El mismo panorama se vivía en los territorios mayas y aztecas –solo por referirnos a este lado del mundo–, donde los sacrificios humanos se realizaban para aplacar la furia de los dioses ante las situaciones climáticas incomprendidas o como parte de los festejos y rituales anuales. Dichos sacrificios eran sobre todo de adolescentes o mujeres vírgenes, elegidos y criados especialmente para este fin; y otras veces las víctimas provenían de las de tribus o pueblos subyugados por el poderío de la cultura dominante de turno. Algunas evidencias históricas registran que anualmente se sacrificaban entre 20,000 a 30,000 personas en la zona del Yucatán. Si bien es cierto en el incanato los sacrificios humanos no llegaron a esas proporciones, no cabe duda de que se realizaron. Y como prueba de ello tenemos a los niños de Llullaillaco, la Momia Juanita y la Momia Urpicha, por mencionar algunos.

Este escenario cambia radicalmente después de la conquista española. La civilización en Europa había dejado siglos atrás la idea de sacrificar vidas humanas a los dioses, gracias al aporte indudable de la cristiandad. Entre esos aportes destaca el concepto de dignidad, que se erige como verdadera fuente de derechos, y que hoy dirige todas las legislaciones y la estructura de nuevos derechos (no los que se inventan los nuevos y supuestos defensores de derechos, sino aquellos que de verdad responden a la naturaleza humana). Y será esta fe en Cristo la fuente de una amalgama que dotará de identidad al nuevo mundo, lo que hoy es Iberoamérica.

Los pueblos originarios serán cristianizados, pacificados y protegidos con igualdad jurídica. Sí, igualdad jurídica como la de cualquier español nacido en la península. Un indígena, que poseía alma y dignidad definida por la Escuela de Salamanca, será un súbdito de la corona, con los mismos derechos y deberes que uno nacido en la Península. Y esto, que ahora sostengo con claridad, parece escandalizar a muchos, porque hay una narrativa hegemónica que quiere hacernos creer que hubo un supremacismo peninsular que realmente no existió.
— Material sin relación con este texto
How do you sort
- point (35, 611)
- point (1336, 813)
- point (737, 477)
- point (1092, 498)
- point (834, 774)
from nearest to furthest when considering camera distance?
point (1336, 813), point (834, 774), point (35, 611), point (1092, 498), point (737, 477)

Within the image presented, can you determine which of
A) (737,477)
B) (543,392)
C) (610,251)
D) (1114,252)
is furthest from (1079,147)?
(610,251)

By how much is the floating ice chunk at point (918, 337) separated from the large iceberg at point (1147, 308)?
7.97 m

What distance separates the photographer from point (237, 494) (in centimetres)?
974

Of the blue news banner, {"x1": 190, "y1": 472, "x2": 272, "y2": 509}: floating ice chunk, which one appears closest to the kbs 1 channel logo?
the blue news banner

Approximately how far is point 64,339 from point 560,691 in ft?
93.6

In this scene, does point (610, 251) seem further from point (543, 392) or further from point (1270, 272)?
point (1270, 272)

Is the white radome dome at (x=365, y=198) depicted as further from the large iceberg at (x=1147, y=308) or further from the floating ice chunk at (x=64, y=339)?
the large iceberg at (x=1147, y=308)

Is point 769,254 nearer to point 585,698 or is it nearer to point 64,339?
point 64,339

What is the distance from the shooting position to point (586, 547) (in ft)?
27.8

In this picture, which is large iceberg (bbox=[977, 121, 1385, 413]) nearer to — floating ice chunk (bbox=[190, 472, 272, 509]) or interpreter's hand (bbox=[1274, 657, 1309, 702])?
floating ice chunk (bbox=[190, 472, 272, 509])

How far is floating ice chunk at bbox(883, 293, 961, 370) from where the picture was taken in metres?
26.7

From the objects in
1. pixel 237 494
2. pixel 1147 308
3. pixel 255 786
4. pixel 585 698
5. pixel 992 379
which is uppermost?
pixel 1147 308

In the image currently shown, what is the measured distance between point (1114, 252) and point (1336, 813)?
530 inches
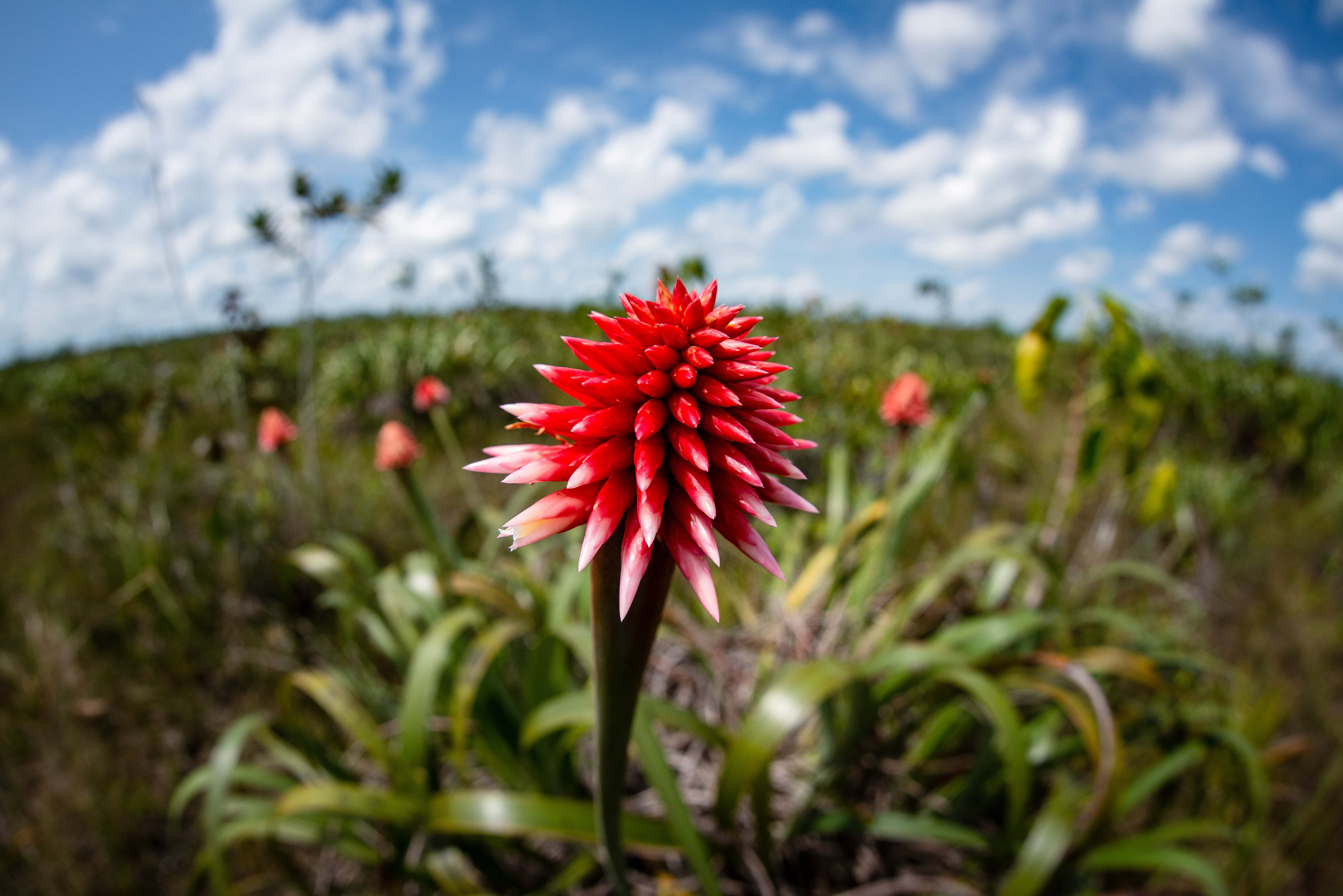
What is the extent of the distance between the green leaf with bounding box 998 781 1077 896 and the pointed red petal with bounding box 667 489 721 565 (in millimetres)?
1707

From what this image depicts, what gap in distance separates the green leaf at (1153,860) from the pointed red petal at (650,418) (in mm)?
2126

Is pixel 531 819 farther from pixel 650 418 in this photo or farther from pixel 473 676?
pixel 650 418

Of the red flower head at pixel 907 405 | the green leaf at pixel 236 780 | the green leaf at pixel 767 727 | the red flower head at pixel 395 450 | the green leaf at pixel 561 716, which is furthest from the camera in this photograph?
the red flower head at pixel 907 405

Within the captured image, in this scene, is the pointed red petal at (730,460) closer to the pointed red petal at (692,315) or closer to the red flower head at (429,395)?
the pointed red petal at (692,315)

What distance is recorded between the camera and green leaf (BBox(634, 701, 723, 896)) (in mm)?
1407

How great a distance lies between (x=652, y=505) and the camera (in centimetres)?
70

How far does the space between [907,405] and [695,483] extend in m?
2.00

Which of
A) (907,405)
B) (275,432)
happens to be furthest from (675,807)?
A: (275,432)

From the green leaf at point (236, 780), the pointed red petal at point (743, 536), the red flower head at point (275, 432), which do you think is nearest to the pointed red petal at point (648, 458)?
the pointed red petal at point (743, 536)

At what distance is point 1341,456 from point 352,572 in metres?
10.1

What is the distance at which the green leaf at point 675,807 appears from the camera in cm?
141

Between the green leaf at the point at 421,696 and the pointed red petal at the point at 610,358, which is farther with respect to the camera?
the green leaf at the point at 421,696

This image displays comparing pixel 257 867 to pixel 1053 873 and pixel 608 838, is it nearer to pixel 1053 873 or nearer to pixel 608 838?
pixel 608 838

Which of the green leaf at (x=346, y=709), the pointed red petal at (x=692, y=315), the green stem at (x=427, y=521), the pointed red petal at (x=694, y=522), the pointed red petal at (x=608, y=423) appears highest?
the pointed red petal at (x=692, y=315)
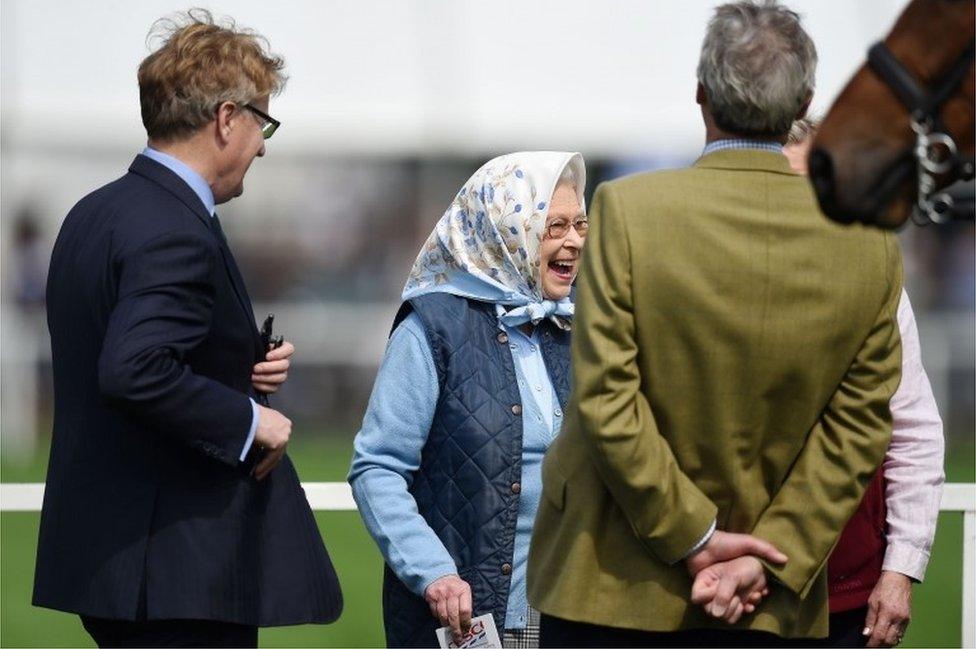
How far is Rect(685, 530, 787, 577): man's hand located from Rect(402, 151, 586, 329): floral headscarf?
3.23 ft

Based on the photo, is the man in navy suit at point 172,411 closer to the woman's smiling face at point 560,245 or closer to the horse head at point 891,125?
the woman's smiling face at point 560,245

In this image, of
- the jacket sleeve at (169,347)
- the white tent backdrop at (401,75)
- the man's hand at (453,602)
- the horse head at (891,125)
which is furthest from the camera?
the white tent backdrop at (401,75)

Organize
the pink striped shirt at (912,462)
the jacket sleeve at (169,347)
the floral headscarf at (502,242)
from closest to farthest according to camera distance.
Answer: the jacket sleeve at (169,347) → the pink striped shirt at (912,462) → the floral headscarf at (502,242)

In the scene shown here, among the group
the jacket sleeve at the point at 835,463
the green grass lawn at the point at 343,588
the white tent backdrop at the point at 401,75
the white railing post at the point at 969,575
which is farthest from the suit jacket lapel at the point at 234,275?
the white tent backdrop at the point at 401,75

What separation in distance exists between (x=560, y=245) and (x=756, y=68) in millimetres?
1065

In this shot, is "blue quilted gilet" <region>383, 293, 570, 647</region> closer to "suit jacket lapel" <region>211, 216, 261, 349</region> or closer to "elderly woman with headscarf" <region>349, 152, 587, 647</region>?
"elderly woman with headscarf" <region>349, 152, 587, 647</region>

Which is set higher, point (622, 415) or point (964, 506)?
point (622, 415)

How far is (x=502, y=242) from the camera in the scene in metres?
3.37

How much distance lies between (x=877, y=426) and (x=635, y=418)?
1.40ft

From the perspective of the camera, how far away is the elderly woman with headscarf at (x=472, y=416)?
3201mm

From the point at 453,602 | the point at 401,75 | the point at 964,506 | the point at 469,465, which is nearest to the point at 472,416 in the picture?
the point at 469,465

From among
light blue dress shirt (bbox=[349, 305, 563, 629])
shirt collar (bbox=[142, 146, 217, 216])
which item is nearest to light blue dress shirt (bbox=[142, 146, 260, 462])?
shirt collar (bbox=[142, 146, 217, 216])

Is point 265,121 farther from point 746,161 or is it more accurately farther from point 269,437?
→ point 746,161

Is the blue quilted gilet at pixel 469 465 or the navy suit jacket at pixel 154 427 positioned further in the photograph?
the blue quilted gilet at pixel 469 465
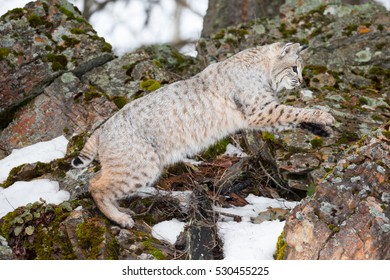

Isabel La Católica y luego Carlos V se preocuparon por mantener un orden e igualdad que consta en las normas de la época, pero las demoras de las comunicaciones (entre la Península y América) y los vicios de los gobernantes siempre impidieron un goce pacífico y completo de tales derechos.

Hay mucho más que contar, siempre desde el realismo histórico, y en breve volveremos a ponerlo en su consideración. Por ahora sirvan estas líneas como punto de partida de una conversación que me gustará seguir manteniendo con ustedes, para propiciar un espíritu crítico de la historia; pero sobre todo para colaborar a formar la verdadera ciudadanía peruana, que permita reconstruir un Perú que ingresa al siglo XXI celebrando su bicentenario.